Jetzt frage ich mich, was dieses Rollenverständnis in Deinem Unterricht für eine Rolle spielt. Und dann habe ich och eine Frontalunterricht-Frage an Dich: Hast Du Dich einmal etwas mit der Rollentheorie beschäftigt?


gerollte Grüsse
Rolf
 

hallo rolf

merci viu mau für dein persönliches mail. ich muss zugeben, dass ich das geschriebene immer noch versuche, für mich lesbar zu machen. was ist jetzt eine rolle, empfinde ich das "...." als rolle oder meine ich nur, dass ich diese rolle in den augen von anderen habe. ein thema, welches mir immer noch, nach fast einem monat, beschäftig. so habe ich das gefühl, erst jetzt, wo ich doch eigentlich (gem. meinem tagebuch) für mich eine rolle erkannt habe, gar keine mehr habe!
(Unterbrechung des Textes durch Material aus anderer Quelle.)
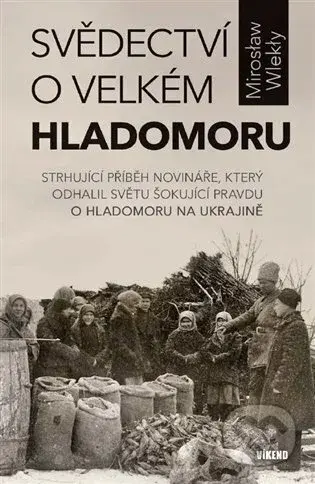 Svědectví o velkém hladomoru - Mirosław Wlekły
ich denke dass in diese richtung auch meine modulauswertung gehen wird. ich spüre seit der jurawoche ein innere ruhe welche mir erst jetzt erlaubt, eben genau die besprochene rolle nicht mehr warzunehmen resp. diese nicht als rolle zu verstehen. so merke ich auch, dass ich in gesprächen nicht mehr eine rolle des "vermittlers" oder "meine-meinung-ist-richtig-und-du-sollst-merken-dass-diese-auch-für-dich-richtig-ist" habe. durch dieses verständnis konnte ich bereits sehr interessante erlebnise haben, welche ich vorher nicht erlebt habe.

eine frage: was meinst du mit deiner frage ob ich mich bereits mit rollentheorie beschäftigt habe? ich höre dieses wort in deinem mail zum ersten mal.

ich freue mich auf einen begonnen dialog
gruss
wiesel


Lieber Wiesel

Die Vorstellung, dass Menschen nicht nur auf der Bühne oder im Film Rollen spielen, nenne ich Rollentheorie. Was eine Theorie ist und wozu Theorien gut sind, haben wir im Jura diskutiert.

Zur Rollentheorie gibt es Literatur. Zwei Bücher, die mir gut gefallen sind:
- Kritik der Rollentheorie. Fischer Taschenbuch, Frankfurt 1972
- Erziehung und gesellschaftliche Produktion: Kritik des Rollenspiels. Campus, Frankfurt 1977

Beide sind schon etwas alt, weil auch das Konzept der Rolle schon etwas alt ist. Aber da die Rolle immer noch in den Köpfen herumspuckt, sind auch die Bücher immer noch aktuell.